University Design | David J. Staley
Glyn Davis, The Australian Idea of a University (Melbourne: Melbourne University Press, 2017).
Of all the problems facing the higher education sector today, the lack of differentiation may be the root cause of many of them. Too many colleges and universities look like every other college and university, offering similar degrees, similar student services, similar athletic opportunities, their faculty publishing in the same journals and attending the same conferences. As the size of the undergraduate student market shrinks—as we now live through the long-predicted “demographic cliff”—the same institutions desperately chase a share of an ever-shrinking market. Perhaps rather than defining the problem as a lack of differentiation, we might instead call it “the drift toward uniformity.”
This affliction seems to have been built into the higher education system in Australia. Glyn Davis, who until 2018 was the vice-chancellor of the University of Melbourne, contends that “from the mid-nineteenth century Australia embraced a single idea of the public university.” They would be state-funded institutions, but self-governing. They would be secular, comprehensive and, most interestingly perhaps, they would be commuter. “This is the metropolitan model of a university, an institution of the city rather than a separate residential community.” (5) This is an important difference between Australian and American universities, with most of the latter having been founded in small towns and rural areas. (American metropolitan universities became more plentiful starting in the early twentieth century.) But most notably, Australian universities are all nearly uniform in their organizational form and mission.
For Davis, this Australian form of “lack of differentiation” is a cause for alarm. “How does an Australian public system offering just one basic model of the university cope in a world of unbounded study options?” (7) More specifically, the sector is ripe for innovation from without: “if Australian public universities are more alike than different, then disruption from Silicon Valley may affect the whole sector, simultaneously. The Australian university system consists almost entirely of those institutions targeted by entrepreneurs for creative destruction, namely, large public institutions offering a standard product.” (30) A decade ago, this kind of talk animated discussions of higher education in this country, especially with the rise of MOOCs and the growth of the for-profit sector. Those concerns have diminished—to be replaced by others—but perhaps American institutions should not let their guard down. The drift toward the standardization of higher education could still very well lead to intrusions by entrepreneurs eager to disrupt.
It isn’t as if there have been no efforts at designing new models in Australia. These innovative universities—such as the Australian National University (founded 1946) and New South Wales University of Technology (founded 1964)—nevertheless tended to revert back toward the standard model. “The second and third waves of universities in Australia followed a similar cycle,” Davis concludes, “a desire by policy makers to increase structural and pedagogical diversity, brave opening gambits, then a slow but steady move over decades to a more conventional configuration.” (82)
Indeed, by the late 1980s, this conventional configuration was codified into Australian law.
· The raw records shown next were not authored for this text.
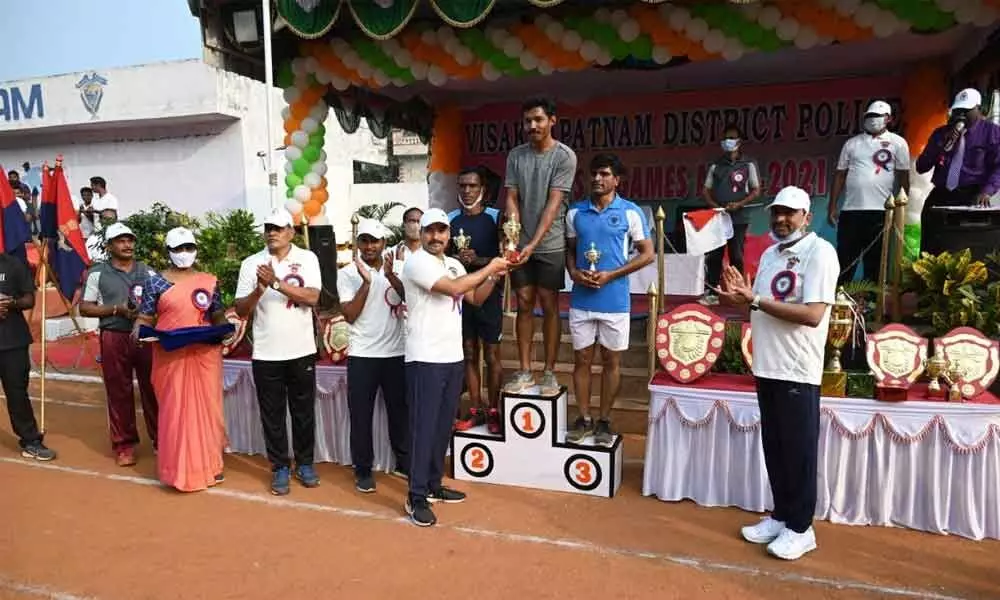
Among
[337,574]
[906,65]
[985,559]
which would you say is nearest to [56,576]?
[337,574]

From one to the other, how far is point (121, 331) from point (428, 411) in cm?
263

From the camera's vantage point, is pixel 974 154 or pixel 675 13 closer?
pixel 974 154

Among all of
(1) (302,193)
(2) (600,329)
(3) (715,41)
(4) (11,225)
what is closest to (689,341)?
(2) (600,329)

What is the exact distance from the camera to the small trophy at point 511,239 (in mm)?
4051

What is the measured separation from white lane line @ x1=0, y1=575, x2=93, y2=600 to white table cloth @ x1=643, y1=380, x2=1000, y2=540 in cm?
313

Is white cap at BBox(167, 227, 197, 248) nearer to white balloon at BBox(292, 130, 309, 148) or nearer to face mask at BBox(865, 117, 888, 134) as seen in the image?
white balloon at BBox(292, 130, 309, 148)

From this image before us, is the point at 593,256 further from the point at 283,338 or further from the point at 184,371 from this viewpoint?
the point at 184,371

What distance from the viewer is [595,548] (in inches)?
145

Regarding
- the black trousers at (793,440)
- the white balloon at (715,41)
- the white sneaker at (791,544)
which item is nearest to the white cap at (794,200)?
the black trousers at (793,440)

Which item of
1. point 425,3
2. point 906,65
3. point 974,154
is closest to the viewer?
point 974,154

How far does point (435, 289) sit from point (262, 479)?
212cm

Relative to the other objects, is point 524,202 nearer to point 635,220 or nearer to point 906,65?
point 635,220

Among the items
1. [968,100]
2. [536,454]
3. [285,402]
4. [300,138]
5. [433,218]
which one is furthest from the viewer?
[300,138]

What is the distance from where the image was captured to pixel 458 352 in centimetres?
393
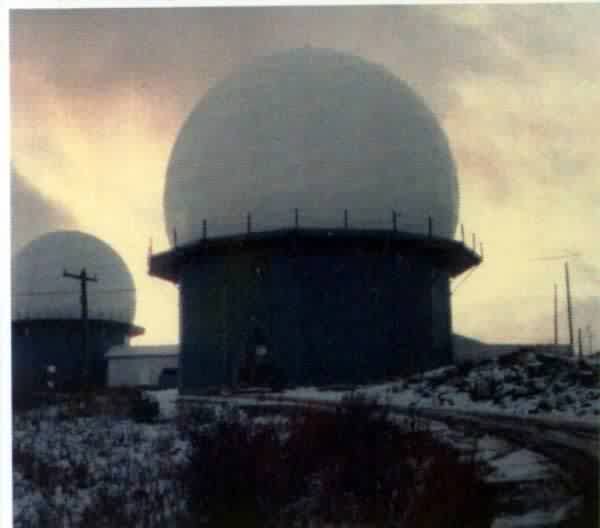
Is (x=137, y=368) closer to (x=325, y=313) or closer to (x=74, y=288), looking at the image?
(x=74, y=288)

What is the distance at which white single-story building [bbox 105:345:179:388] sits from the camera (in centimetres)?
3903

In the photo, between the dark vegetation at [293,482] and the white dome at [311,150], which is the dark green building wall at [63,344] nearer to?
the white dome at [311,150]

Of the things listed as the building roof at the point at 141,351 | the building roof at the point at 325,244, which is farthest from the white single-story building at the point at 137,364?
the building roof at the point at 325,244

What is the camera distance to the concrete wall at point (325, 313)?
78.0 feet

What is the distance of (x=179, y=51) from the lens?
11383 mm

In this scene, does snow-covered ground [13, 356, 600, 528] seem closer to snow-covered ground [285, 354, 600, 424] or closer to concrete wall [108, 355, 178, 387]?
snow-covered ground [285, 354, 600, 424]

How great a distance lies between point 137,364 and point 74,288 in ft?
17.2

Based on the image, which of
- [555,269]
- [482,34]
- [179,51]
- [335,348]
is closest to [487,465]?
[555,269]

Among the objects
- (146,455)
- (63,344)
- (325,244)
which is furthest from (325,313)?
(63,344)

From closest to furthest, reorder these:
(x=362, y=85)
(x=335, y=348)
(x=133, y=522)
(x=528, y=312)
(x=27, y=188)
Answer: (x=133, y=522), (x=27, y=188), (x=528, y=312), (x=362, y=85), (x=335, y=348)

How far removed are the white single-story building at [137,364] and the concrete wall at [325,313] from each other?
14604 millimetres

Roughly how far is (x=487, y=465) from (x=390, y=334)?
13.9 metres

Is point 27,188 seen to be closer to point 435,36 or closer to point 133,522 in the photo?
point 133,522

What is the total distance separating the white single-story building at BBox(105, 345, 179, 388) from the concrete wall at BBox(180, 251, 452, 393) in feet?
47.9
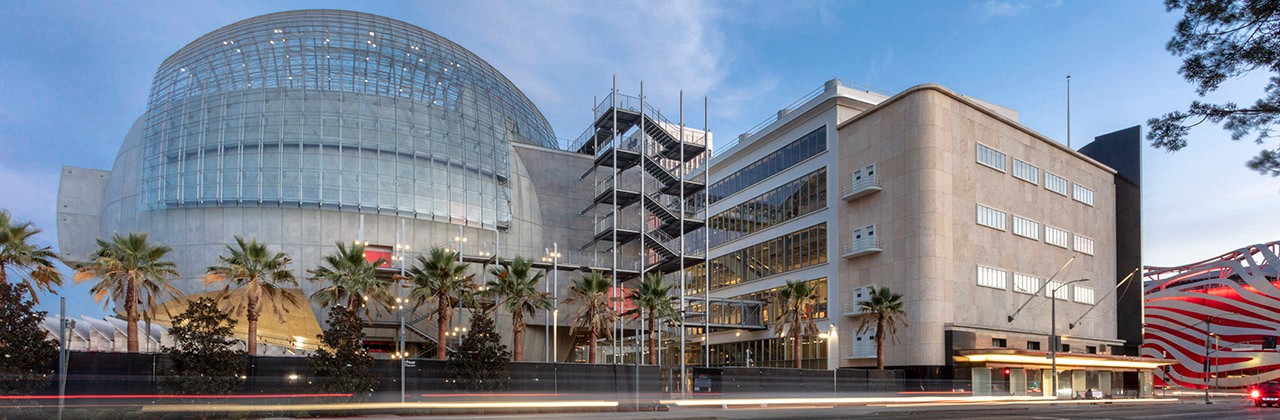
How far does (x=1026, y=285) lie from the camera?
214 ft

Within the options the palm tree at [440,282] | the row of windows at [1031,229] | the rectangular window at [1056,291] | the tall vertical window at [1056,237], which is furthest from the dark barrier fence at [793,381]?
the tall vertical window at [1056,237]

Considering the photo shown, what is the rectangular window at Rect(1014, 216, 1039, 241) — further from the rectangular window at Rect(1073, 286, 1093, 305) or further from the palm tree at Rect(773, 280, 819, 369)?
the palm tree at Rect(773, 280, 819, 369)

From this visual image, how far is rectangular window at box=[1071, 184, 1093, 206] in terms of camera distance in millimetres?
71562

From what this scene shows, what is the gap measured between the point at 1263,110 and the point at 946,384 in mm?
46834

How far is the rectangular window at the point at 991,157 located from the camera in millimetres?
62750

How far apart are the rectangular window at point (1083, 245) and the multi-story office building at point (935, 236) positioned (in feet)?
0.52

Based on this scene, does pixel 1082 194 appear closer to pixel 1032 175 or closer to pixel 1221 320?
pixel 1032 175

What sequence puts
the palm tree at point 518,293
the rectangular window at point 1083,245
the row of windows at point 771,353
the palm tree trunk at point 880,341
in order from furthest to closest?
the rectangular window at point 1083,245 < the row of windows at point 771,353 < the palm tree trunk at point 880,341 < the palm tree at point 518,293

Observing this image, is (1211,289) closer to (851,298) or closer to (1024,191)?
(1024,191)

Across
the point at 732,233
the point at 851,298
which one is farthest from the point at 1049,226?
the point at 732,233

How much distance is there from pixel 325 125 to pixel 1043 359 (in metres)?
55.4

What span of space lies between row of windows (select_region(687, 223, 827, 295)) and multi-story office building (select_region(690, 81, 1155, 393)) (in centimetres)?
16

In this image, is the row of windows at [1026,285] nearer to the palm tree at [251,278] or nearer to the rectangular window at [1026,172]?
the rectangular window at [1026,172]

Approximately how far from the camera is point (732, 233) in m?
81.4
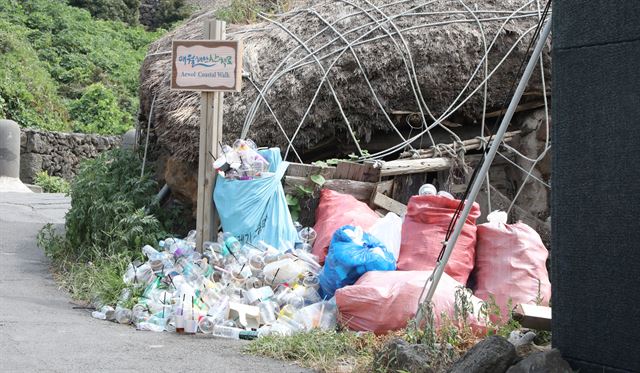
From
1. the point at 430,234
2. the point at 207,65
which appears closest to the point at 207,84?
the point at 207,65

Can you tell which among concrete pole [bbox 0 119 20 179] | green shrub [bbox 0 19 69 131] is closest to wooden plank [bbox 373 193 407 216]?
concrete pole [bbox 0 119 20 179]

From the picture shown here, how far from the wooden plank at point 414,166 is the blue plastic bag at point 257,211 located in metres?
1.04

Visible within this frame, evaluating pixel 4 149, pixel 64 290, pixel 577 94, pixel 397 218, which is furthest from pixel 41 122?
pixel 577 94

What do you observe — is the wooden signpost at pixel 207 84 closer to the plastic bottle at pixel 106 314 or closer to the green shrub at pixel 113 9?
the plastic bottle at pixel 106 314

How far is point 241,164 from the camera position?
313 inches

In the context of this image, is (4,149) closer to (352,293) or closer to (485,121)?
(485,121)

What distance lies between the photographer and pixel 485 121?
957cm

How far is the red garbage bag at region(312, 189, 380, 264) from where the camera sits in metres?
7.72

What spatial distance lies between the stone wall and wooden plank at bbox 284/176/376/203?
1459 centimetres

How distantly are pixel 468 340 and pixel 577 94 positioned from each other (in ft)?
5.71

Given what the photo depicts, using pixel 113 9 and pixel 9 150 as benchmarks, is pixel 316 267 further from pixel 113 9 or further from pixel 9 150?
pixel 113 9

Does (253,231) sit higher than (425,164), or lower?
lower

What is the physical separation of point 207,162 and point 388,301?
2.54 m

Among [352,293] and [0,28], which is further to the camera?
[0,28]
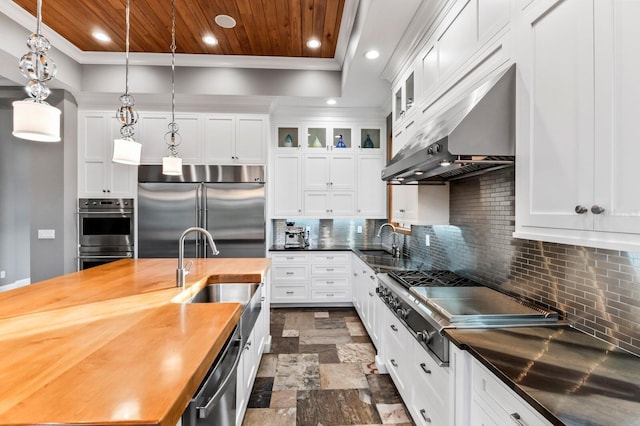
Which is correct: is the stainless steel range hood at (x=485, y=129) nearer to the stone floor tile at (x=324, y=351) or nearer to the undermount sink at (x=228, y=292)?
the undermount sink at (x=228, y=292)

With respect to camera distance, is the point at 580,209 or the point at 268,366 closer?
the point at 580,209

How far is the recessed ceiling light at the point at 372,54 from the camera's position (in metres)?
2.87

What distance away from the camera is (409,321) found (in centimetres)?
185

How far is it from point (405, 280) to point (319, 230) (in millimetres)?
2660

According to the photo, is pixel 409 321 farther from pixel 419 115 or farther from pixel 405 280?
pixel 419 115

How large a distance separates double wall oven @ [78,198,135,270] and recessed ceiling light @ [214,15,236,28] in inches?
95.3

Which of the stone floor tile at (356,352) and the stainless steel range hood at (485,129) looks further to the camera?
the stone floor tile at (356,352)

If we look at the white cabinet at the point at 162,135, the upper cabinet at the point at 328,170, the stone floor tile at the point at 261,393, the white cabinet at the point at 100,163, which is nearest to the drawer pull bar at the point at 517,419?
the stone floor tile at the point at 261,393

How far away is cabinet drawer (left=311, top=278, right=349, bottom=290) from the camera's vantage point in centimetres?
443

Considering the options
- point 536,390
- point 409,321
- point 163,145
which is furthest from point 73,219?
point 536,390

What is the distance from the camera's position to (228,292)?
7.68 ft

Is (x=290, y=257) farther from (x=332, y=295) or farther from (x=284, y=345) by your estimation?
(x=284, y=345)

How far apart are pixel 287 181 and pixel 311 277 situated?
143 cm

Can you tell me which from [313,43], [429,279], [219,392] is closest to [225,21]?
[313,43]
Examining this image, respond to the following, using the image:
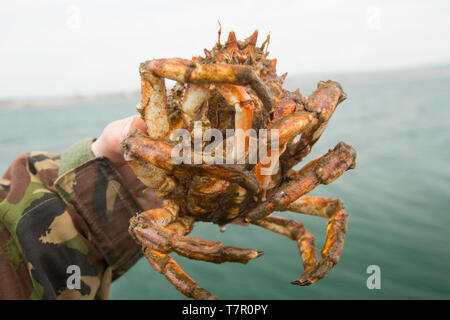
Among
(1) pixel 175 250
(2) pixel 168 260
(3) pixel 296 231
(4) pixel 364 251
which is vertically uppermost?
(1) pixel 175 250

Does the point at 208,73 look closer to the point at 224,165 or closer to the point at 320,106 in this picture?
the point at 224,165

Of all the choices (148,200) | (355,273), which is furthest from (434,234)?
(148,200)

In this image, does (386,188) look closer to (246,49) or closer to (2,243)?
(246,49)

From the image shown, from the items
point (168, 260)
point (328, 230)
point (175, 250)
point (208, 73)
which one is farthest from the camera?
point (328, 230)

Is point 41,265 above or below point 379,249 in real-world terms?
above

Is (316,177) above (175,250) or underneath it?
above

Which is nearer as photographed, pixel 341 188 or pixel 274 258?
pixel 274 258

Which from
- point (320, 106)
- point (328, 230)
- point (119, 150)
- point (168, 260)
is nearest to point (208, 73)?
point (320, 106)
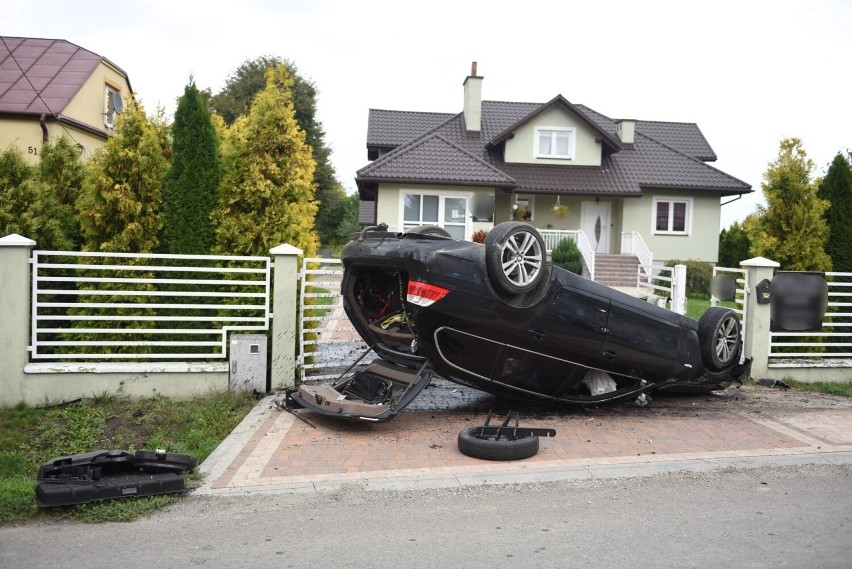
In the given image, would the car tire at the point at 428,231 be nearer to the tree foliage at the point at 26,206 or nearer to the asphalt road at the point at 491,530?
the asphalt road at the point at 491,530

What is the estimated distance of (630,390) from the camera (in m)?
8.10

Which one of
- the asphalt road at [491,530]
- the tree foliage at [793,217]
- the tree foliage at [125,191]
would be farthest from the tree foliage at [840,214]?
the tree foliage at [125,191]

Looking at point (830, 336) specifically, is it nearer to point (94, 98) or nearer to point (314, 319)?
point (314, 319)

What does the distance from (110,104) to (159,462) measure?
22.3 metres

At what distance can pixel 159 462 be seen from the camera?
18.5ft

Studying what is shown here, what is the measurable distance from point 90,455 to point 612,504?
3.92m

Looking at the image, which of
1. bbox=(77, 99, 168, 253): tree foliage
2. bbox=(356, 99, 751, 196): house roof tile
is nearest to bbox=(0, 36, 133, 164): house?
bbox=(356, 99, 751, 196): house roof tile

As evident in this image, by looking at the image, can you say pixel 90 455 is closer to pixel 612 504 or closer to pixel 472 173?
pixel 612 504

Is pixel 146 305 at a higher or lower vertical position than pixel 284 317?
higher

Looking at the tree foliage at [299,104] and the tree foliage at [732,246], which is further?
the tree foliage at [299,104]

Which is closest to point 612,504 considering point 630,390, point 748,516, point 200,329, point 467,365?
point 748,516

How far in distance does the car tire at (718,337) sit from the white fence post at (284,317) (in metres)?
4.85

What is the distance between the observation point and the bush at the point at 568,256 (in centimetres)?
2259

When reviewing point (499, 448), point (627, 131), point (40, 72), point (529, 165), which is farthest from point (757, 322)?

The years between 1987 and 1991represented the time when John Dawkins was Minister for Education, and Davis maintains that he more than anyone solidified the standard model. Dawkins conferred university status on several institutions, but at the same time created a “unified national system” of higher education. Only research institutions with at least 8,000 students would receive government support, which “meant an end to the independent art schools and music conservatoria, along with the rural and fashion colleges surviving on the periphery of tertiary education.” (91) Dawkins’ reforms, in effect, “took an existing model of a university, already credible with students and academics, and mandated it as the national norm.” (94) The Dawkins’ reforms represent a key difference from the American experience. Uniformity in US higher education has not been imposed by federal policy, but rather by market-based decisions. Indeed, what seems to drive America’s lack of institutional diversity is what we might call FOLD: “fear of looking different” from every other college or university.
“As universities are subject to the same policy environment, employ from the same pool of staff, and compete for the same students by providing the same set of offerings, they learn from each other,” Davis observes.
New institutions copy the already successful, and so reinforce a standard model. Academics reinforce hierarchies of status, journals and curricula. Over time, the sector converges around very similar profiles and ways of behaving; “rational actors make their organizations increasingly similar as they try to change them.”
This description of the situation in Australia should sound very familiar. “In America,” Davis concludes, “this is sometimes described as ‘Harvard Envy.’” (101)
There is a joke circulating in Australia that says “Rumor has it that a federal education minister once claimed the country had just one university with around 220 campuses.” (104) Davis fears that this single university in Australia is vulnerable to disruption. Can the same be said about the situation in the United States?

David J. Staley is a higher education philosopher, strategist, futurist and designer, and is an Honorary Faculty Fellow in Innovation at CHELIP. He is the author of Alternative Universities: Speculative Design for Innovation in Higher Education and the forthcoming Knowledge Towns: Colleges and Universities as Talent Magnets.